* [Document passage]:
-- -- --

|Hotori no sakuko 2013 USA, Japan Au Revoir l'été|
Today is the day I become a Fumi Nikaidô stalker.
"Why so late to the party?", (you ask). "Wasn't she great in Himizu "?
Sort of. But Sono is as Sono does and like he often does he asked her to overact, so I wasn't sure who she was or what she was capable of.
"Surely Why Don't You Play in Hell? won you over!"
Everything about that film won me over. Sono can get great things out of a nobody, tho. I was impressed but didn't feel like stalking was called for.
"Well then, My Man (Watashi no otoko)  surely jump started your stalker engine."
The only redeeming quality to that film was that if you squinted your eyes just a little you could imagine you were finally getting to see Aoi Miyazaki naked.
"She was the best thing in Yuki Tanada's Mourning Recipe "!
True. She was unrecognizable as a chubby clown until the last scene when she showed up without makeup and I let out an audible gasp.
"So what is it about her performance in Au Revoir l ’eté"?
There is no performance.
It's uncanny. Somehow, director Koji Fukada made this film come off like a home movie about a two week vacation Fumi took. A home movie with dashing cinematography, wonderfully composed shots, smart but simple dialog, and great performances all around.
Makiko Watanabe is only in the first scene but she's so awesome she owns the film and then disappears. It's her house that Fumi and her aunt, Makiko's sister, come to house sit while Makiko goes on vacation. I have no idea who Kanji Furutachi but he's great in this: a down home lovable douchebag. I've been reading a bit about Kiki Sugino who plays Kanji's daughter. She's one of the producer's of the film, and apparently one of the darlings of Japanese indie cinema. I'll look for more of her work as an actress, director, or producer. She seems pretty young for all these accomplishments.

-- -- --

* [Data supplied]:
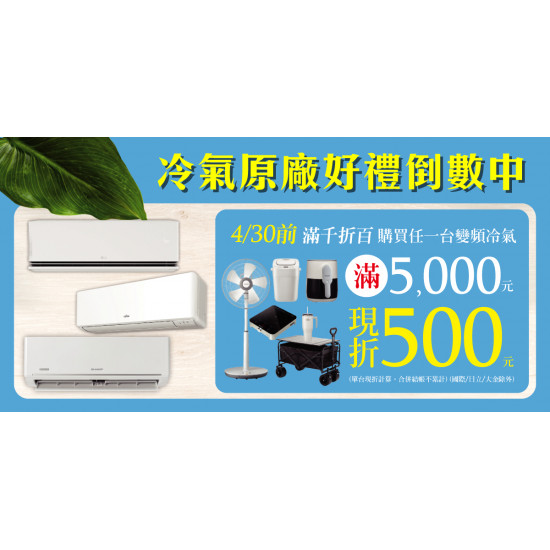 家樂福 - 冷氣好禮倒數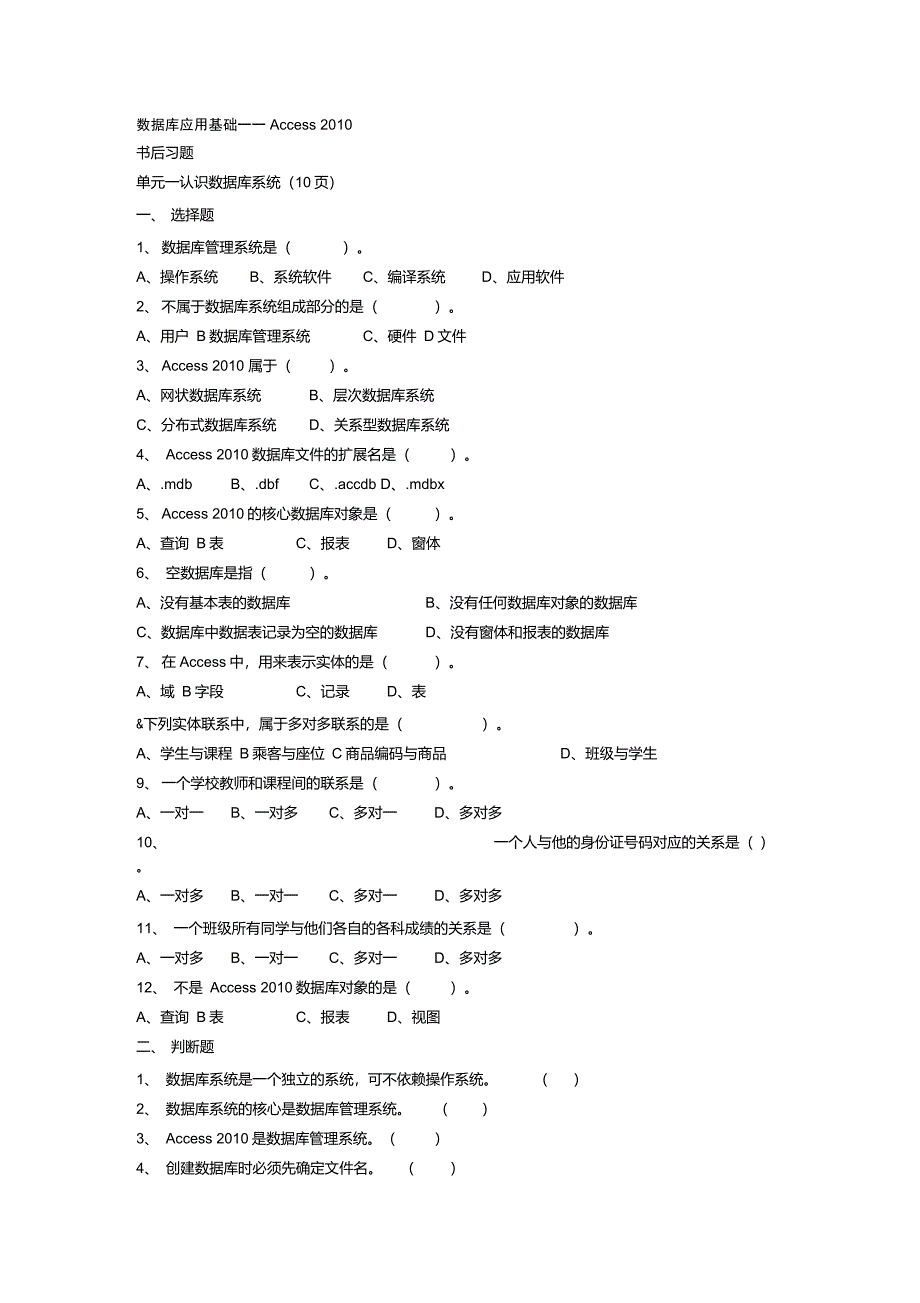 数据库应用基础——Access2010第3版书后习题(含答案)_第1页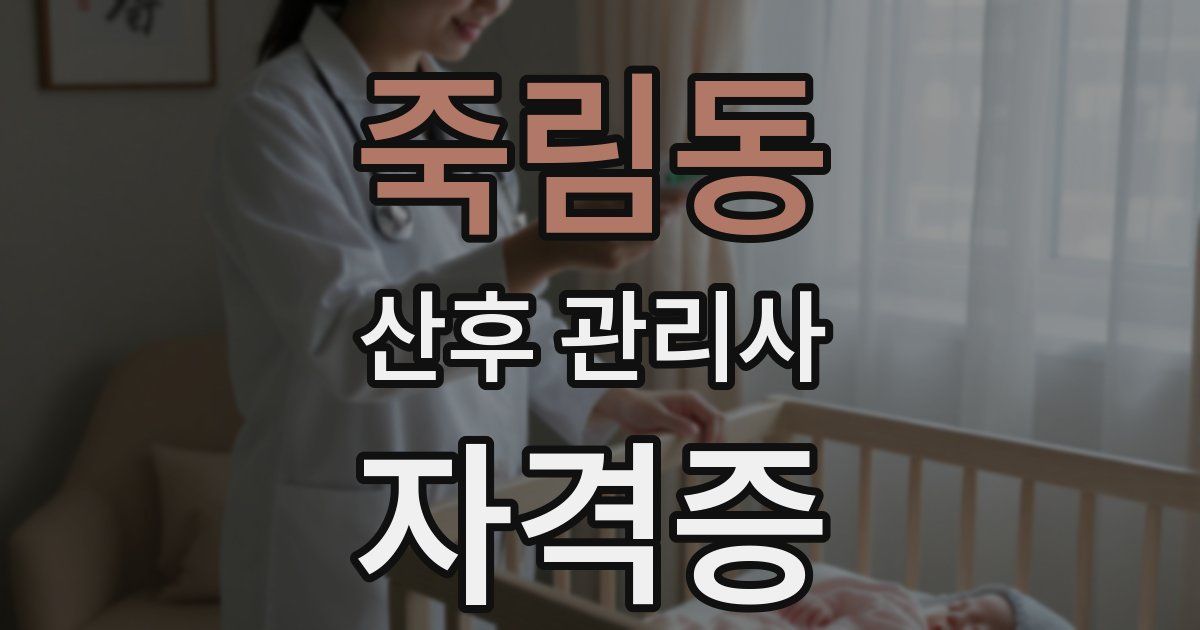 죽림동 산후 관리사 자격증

-- -- --

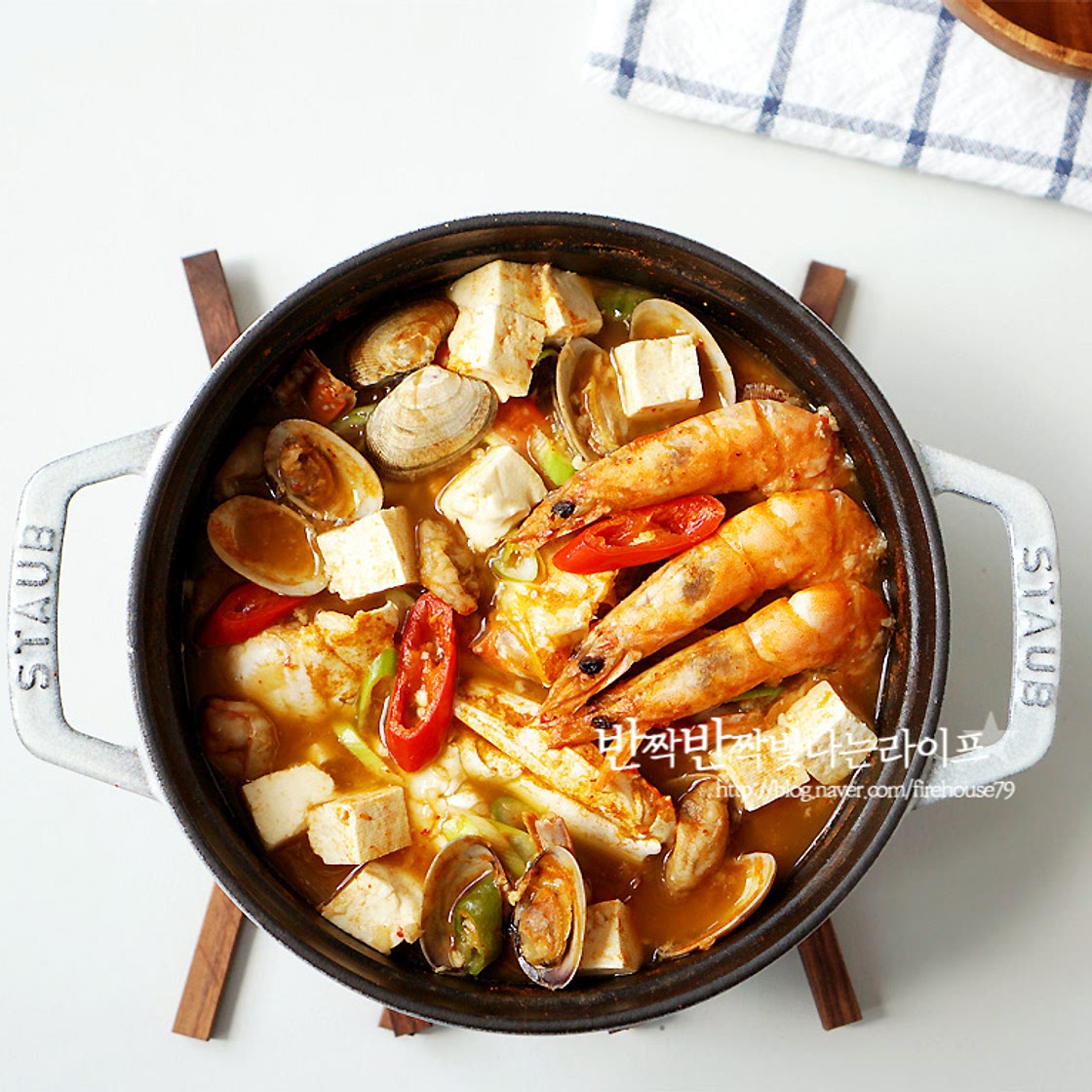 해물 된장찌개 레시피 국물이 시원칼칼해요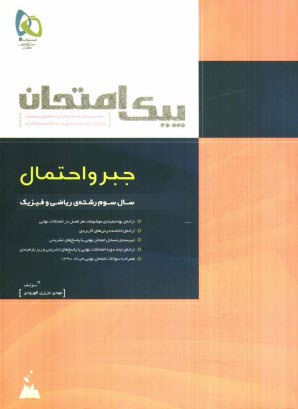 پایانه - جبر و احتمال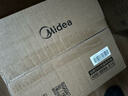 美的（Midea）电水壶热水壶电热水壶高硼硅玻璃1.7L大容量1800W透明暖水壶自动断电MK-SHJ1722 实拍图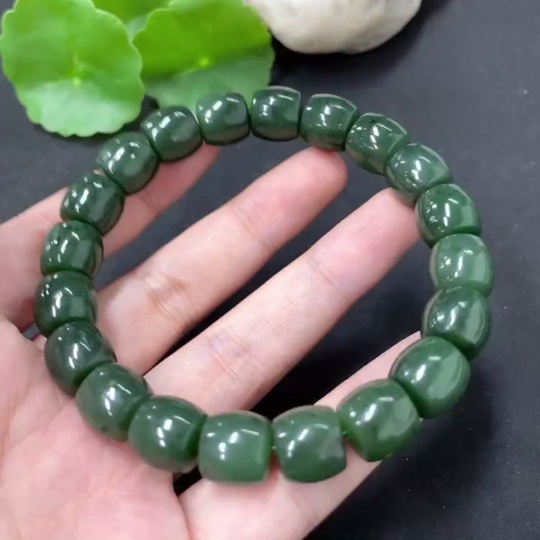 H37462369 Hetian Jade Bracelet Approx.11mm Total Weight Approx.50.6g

-- -- --

* [Explore the material]:
• 1. Rewrite the film review from "There is no" to "all these accomplishments.", replacing "home movie" with "family video".
• 2. Carry the film review forward from its final sentence.

* [Answers for the tasks]:
• 1.
There is no performance.
It's uncanny. Somehow, director Koji Fukada made this film come off like a family video about a two week vacation Fumi took. A family video with dashing cinematography, wonderfully composed shots, smart but simple dialog, and great performances all around.
Makiko Watanabe is only in the first scene but she's so awesome she owns the film and then disappears. It's her house that Fumi and her aunt, Makiko's sister, come to house sit while Makiko goes on vacation. I have no idea who Kanji Furutachi but he's great in this: a down home lovable douchebag. I've been reading a bit about Kiki Sugino who plays Kanji's daughter. She's one of the producer's of the film, and apparently one of the darlings of Japanese indie cinema. I'll look for more of her work as an actress, director, or producer. She seems pretty young for all these accomplishments.

• 2.
Suffice to say I enjoyed everyone in this film. And it comes down to them because there isn't really any story. Fumi shows up, hangs around for a while, and then leaves. It's frustratingly beautiful.
The director, Koji Fukada, is smitten with French Cinema. That's why he gives his films French names instead of Japanese (or English). The last film I remember leaving me with such a joyous feeling was Cafe Noir (Kape neuwareu)  • South Korea. The director of that film was also enamored of French Cinema. I can also point to Nobuhiro Suwa, who trots back and forth between France and Japan. His 2/Duo  and M/Other  are two of my all time favorite films.
Is there something to this cross continental love? If any of you know of other East Asian directors who flirt with French Cinema let me know.
Anyhow, I feel like I got to know the real Fumi Nikaidô while watching this film. It's one of the most natural performances I've seen. Respect.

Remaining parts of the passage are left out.